## WHAT IS EXPECTED
Restate all the data word for word and omit the pictures.

## SOURCE MATERIAL
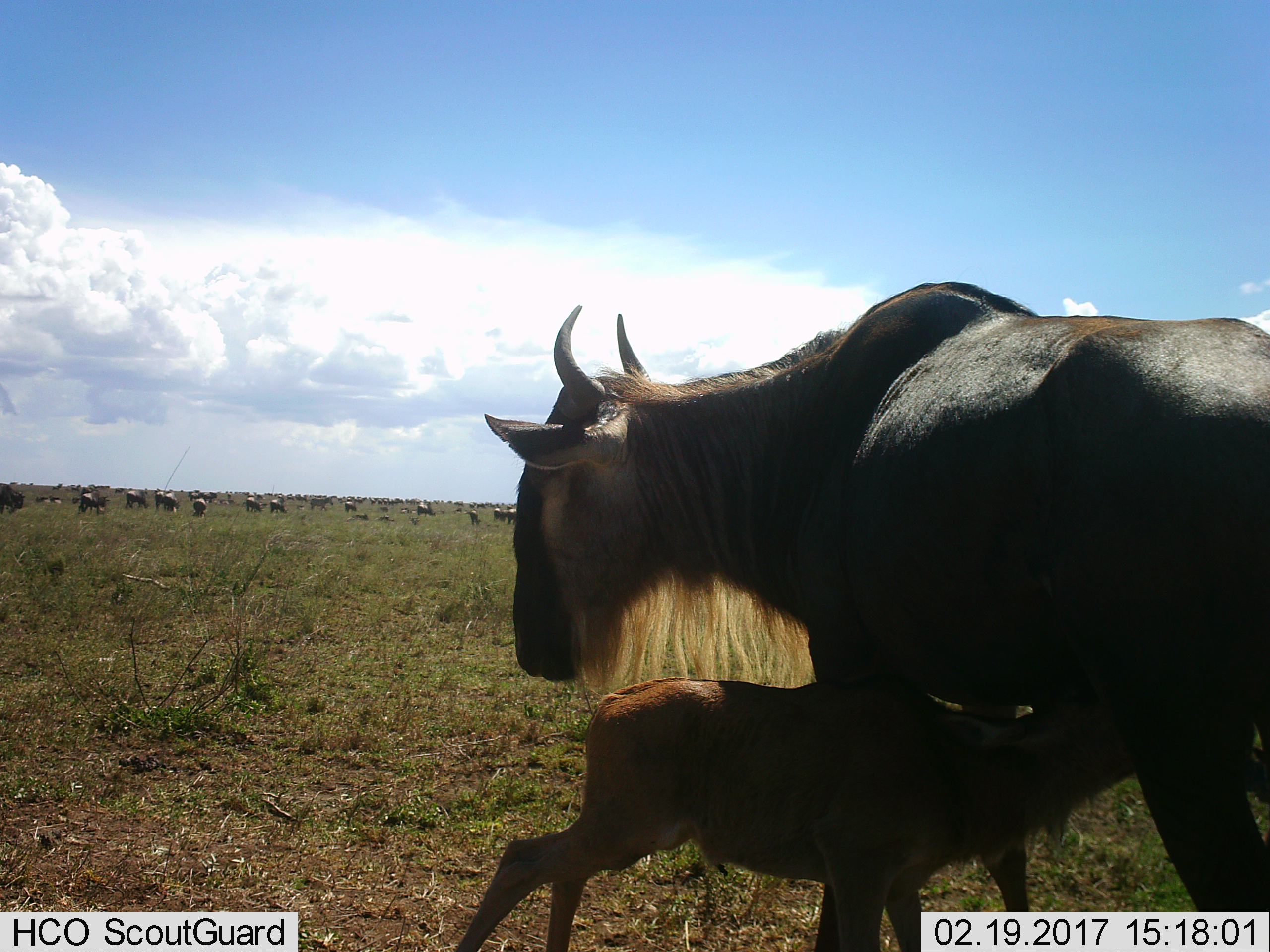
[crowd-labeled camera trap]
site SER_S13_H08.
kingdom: Animalia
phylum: Chordata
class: Mammalia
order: Artiodactyla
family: Bovidae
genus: Connochaetes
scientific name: Connochaetes taurinus taurinus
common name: blue wildebeest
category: wildebeestblue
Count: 11-50.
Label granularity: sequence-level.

## FINISHED EXERCISE
[crowd-labeled camera trap]
site SER_S13_H08.
kingdom: Animalia
phylum: Chordata
class: Mammalia
order: Artiodactyla
family: Bovidae
genus: Connochaetes
scientific name: Connochaetes taurinus taurinus
common name: blue wildebeest
category: wildebeestblue
Count: 11-50.
Label granularity: sequence-level.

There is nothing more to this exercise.